Jours 262 à 265 – vendredi 9 à dimanche 11 juin 2023 – Xpujil, Calakmul, Campeche – Mexique
Mon séjour à Xpujil ne sera que de courte durée pour assurer à mon corps un peu de repos après la traversée de la jungle la veille et organiser mon départ pour la fameuse cité de Calakmul. Perdue au cœur de la réserve de biosphère du même nom, c’est après plusieurs heures de routes parfois goudronnée parfois terreuse, que Samuel le chauffeur de notre petit groupe nous fait gagner ses portes.
De sang maya comme 6 millions de personnes en Amérique Centrale, parlant l’un des trente dialectes encore couramment utilisés, il me permet d’en apprendre bien plus sur la culture et certains de ses pans qui continuent à être transmis et honorés. Par exemple, selon le calendrier, les agriculteurs continuent de faire des offrandes (certains fruits, du cacao…) et d’autres célébrations.
Sur le long de l’axe principal pour se rendre sur le site historique, en relevant la présence d’une saignée parallèle à la route, je découvre le projet de « train maya » en cours de réalisation, projet phare du gouvernement d’Andrés Manuel López Obrador (2018-2024). Fortement contesté pour son impact environnemental dans la région du Yucatán, ses 1554 km de chemins ferrés visent à relier les destinations touristiques du nord de la péninsule.

INFORMATIONS FOURNIES:
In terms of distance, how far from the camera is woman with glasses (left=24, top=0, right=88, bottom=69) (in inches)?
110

DÉTAILS DU PROBLÈME: Reprenez, s'il vous plaît, le récit de voyage vers Calakmul après sa dernière phrase.

RÉPONSE À L'EXERCICE:
Si ce projet peut être pertinent (remplacer certains déplacements en avion ou en voiture), il peut aussi simplement avoir une ampleur plus conséquente en matière d’impact carbone et environnemental (combustible des trains – à l’électricité et au diesel-, augmentation du nombre de déplacements via un effet rebond). L’organisation d’une consultation très vivement critiquée par le Conseil des Droits de l’homme des Nations Unies en 2019 (rappelant les conditions de celle pour la construction de centrales nucléaires dans les années 1970-80) et l’absence d’étude d’impact environnemental sont les deux points vivement critiquables sur ce projet qui pourrait être vertueux sur de nombreux plans s’il avait été conçu avec une réflexion plus complète et une visée moins politique peut-être.
Retour aux ruines. Les visiteurs sont peu nombreux. Le « parc » est immense. La sensation à errer seul dans la jungle est unique et délicieuse. Difficile de ne pas se sentir dans la peau d’un archéologue. À chaque virage, une nouvelle surprise dissimulée par la densité de la forêt aux mille nuances de vert. On tombe parfois sur une stèle avec des restes de sculptures, de pigmentations et de glyphes voire un temple ou une habitation isolée… D’autres fois c’est tout une place abritant un complexe de plusieurs temples, tous plus hauts les uns que les autres et aux escaliers toujours aussi raides et impressionnants. Les marches étaient d’ailleurs construites de la sorte afin de forcer les habitants de la cité à se courber s’ils osaient se rapprocher des cieux et de leurs dieux.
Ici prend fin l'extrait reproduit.